When Loki Software, Inc. closed its doors a few years ago, the landscape of commercial gaming in Linux changed. Loki produced Linux ports of popular games, including Myth II and Civilization: Call to Power, to name a few. Today, commercial games that run natively are lead by several popular games from id Software (described in the next section).
In the wake of Loki's demise, TransGaming Technologies has been working on an approach to bringing popular games to Linux that relies on a version of WINE called WineX. In most cases, instead of having different ports of popular games (as Loki did), Transgaming lets users run existing Windows games in Linux by adapting WineX to each game that needs a tweak here and there.
Although Loki Software, Inc. is gone, certain Loki Games are still available for purchase on the Web. Although they sell for a fraction of their original price, you are on your own if they don't work since Loki Software is no longer there to support them. The Loki Games Demo is still around, if you want to get a feel for a particular Loki games before it disappears completely (I describe how to find demo and packaged Loki Games later in this chapter).
Among the most popular games running natively in Linux are Quake III Arena, Return to Castle Wolfenstein, and Unreal Tournament from id Software, Inc. You can purchase Linux versions of these games or download demos of each game before you buy.
If you have trouble getting any id Software games running in Linux, refer to the Linux FAQs available from id Software at: http://zerowing.idsoftware.com/linux.

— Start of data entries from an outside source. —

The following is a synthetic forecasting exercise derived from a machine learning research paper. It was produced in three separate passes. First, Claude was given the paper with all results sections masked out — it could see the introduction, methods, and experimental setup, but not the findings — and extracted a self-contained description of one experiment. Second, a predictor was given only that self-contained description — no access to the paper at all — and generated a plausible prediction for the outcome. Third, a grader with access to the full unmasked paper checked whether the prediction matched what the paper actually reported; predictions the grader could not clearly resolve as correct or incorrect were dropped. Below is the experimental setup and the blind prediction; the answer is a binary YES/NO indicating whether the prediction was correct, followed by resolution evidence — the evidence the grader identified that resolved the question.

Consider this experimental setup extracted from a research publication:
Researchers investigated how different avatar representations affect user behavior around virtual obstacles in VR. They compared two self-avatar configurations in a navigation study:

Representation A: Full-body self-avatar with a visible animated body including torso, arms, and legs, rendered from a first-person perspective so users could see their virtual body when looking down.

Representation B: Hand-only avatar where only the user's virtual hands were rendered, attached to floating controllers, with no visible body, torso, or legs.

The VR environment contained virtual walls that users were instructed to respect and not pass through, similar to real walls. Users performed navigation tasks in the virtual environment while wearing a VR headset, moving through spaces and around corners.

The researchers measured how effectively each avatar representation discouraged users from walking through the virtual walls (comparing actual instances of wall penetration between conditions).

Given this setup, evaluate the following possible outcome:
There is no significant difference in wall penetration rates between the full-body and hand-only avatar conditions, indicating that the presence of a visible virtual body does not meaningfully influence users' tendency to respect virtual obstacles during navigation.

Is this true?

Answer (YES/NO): NO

Quake III Arena is a first-person shooter-type game where you can choose from lots of weapons (lightning guns, shotguns, grenade launchers, and so on) and pass through scenes with highly detailed 3D surfaces. You can play alone or against your friends. There are multiplayer death-match and capture-the-flag competitions.
A demo version of Quake III Arena for Linux is available from id Software's FTP site (ftp://ftp.idsoftware.com/idstuff/quake3/linux). Look for the file linuxq3ademo-1.11-6.x86.gz.sh. Figure 7-4 shows a screenshot from Quake III Arena.
In Unreal Tournament, futuristic gladiators with super-human strength and advanced weaponry battle each other to find the ultimate warriors. The latest version is Unreal Tournament 2003. You can choose single-player or multi-player games where you compete by yourself or in teams.
Unfortunately, Unreal Tournament 2003 requires an OpenGL extension that is currently only available in NVIDIA cards (GL_EXT_texture_compression_s3tc). If you have an NVIDIA card, be sure to download the binary-only Linux driver for your NVIDIA card before running UT 2003.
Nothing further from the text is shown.